La Sacra Scrittura ha una forte polemica contro i beffardi[1], della quale nella corrente teologia morale non si tiene gran conto. Anzi esiste la convinzione diffusa che il prendere in giro qualcuno o lo scherzare sulle cose di religione o dottrinali o morali non presenti nulla di male e sia semplicemente una cosa divertente e spiritosa. Si pensa che la persona che si sente offesa o per l’attacco personale o per l’attacco alle sue convinzioni religiose o morali sia un tipo dalle vedute rigide o ristrette, permaloso, «che non sta stare allo scherzo».

La religione cristiana nella sua lunga storia è sempre stata oggetto di irrisione non solo da parte dei pagani, ma anche dagli stessi ebrei che non hanno accettato Cristo.

L’irrisione dell’ebraismo anticristiano la ritroviamo nella recente sceneggiata blasfema all’inaugurazione delle Olimpiadi a Parigi, allorchè la protagonista dell’empio spettacolo si è dichiarata con tono di sfida ebrea e fiera di esserlo, non certo come degno membro del popolo eletto da Dio, ma come discendente di quei farisei e dottori della legge che hanno fatto mettere in croce Cristo.

Così in realtà, se noi riflettiamo su chi è veramente il beffardo e su cosa lo spinge alla sua condotta biasimevole, ci accorgeremo che alla radice di essa si trova una profonda corruzione del suo spirito, che ad uno sguardo superficiale, che considera solo della sua bonarietà ed allegria, non appare.

Il beffardo è uno che conosce la verità rivelata, conosce le verità di fede, conosce le leggi di Dio, ma non le prende sul serio, non le fa sue, non le considera seriamente ed assolutamente come regola, criterio e norma di base del suo pensiero, il centro delle sue preoccupazioni e dei suoi interessi, il fondamento e senso della sua esistenza e del suo destino, non è ad esse attaccato in modo assoluto, ma è pronto a negoziare e a venderle per scambiarle con altri valori che gli fanno comodo. Le professa solo quando gli garba, quando vuol far bella figura di sapiente o animo pio, sa che gli conviene e non gli procura noie ma successo. È quindi anche un ipocrita.
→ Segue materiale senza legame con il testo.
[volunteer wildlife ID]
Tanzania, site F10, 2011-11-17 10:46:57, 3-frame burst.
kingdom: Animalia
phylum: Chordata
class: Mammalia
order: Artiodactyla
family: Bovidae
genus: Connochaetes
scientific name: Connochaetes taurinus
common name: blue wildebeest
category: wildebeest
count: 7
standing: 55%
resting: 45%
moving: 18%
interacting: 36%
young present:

Gli manca la forza di sostenerle, giustificarle e difenderle, se ciò gli procura danno da parte dei nemici della verità. È molto ammirato dai comodini, dai doppi, dai lassisti e dagli opportunisti. Non vuol soffrire per la verità. Se si accorge di ciò accantona sollecitamente la verità e accontenta chi la nega.

Non si cura di avvertire chi va fuori strada dando così l’impressione di essere un animo superiore, comprensivo, aperto e liberale che concede a tutti la propria libertà. Si oppone solo a coloro che sono convinti nella fede e combattono gli errori. Questi gli danno un enorme fastidio, perché costituiscono un rimprovero alla sua coscienza, li prende in odio e per questo li calunnia, li ignora, li prende in giro come fossero dei fissati, presuntuosi, gretti, dalle corte vedute, intolleranti, asociali, musoni, dogmatici, arretrati, rigidi e schiavi dei loro pallini.

Notiamo che il far ridere gli altri di per sé è una cosa buona. È una vera arte. Tuttavia, quando non ci si preoccupa del motivo per il quale li si fa ridere, gli animi superficiali e frivoli considerano questa come una virtù o il segno di un animo tranquillo, estroso e socievole, che sa rendersi simpatico e gradevole.

In realtà il beffardo non è, nonostante le apparenze in contrario, un animo realmente sereno, ma uno spirito livoroso, angosciato, accartocciato o ripiegato su sé stesso, che non prende niente sul serio all’infuori di sé stesso aggrappandosi spasmodicamente a sé stesso.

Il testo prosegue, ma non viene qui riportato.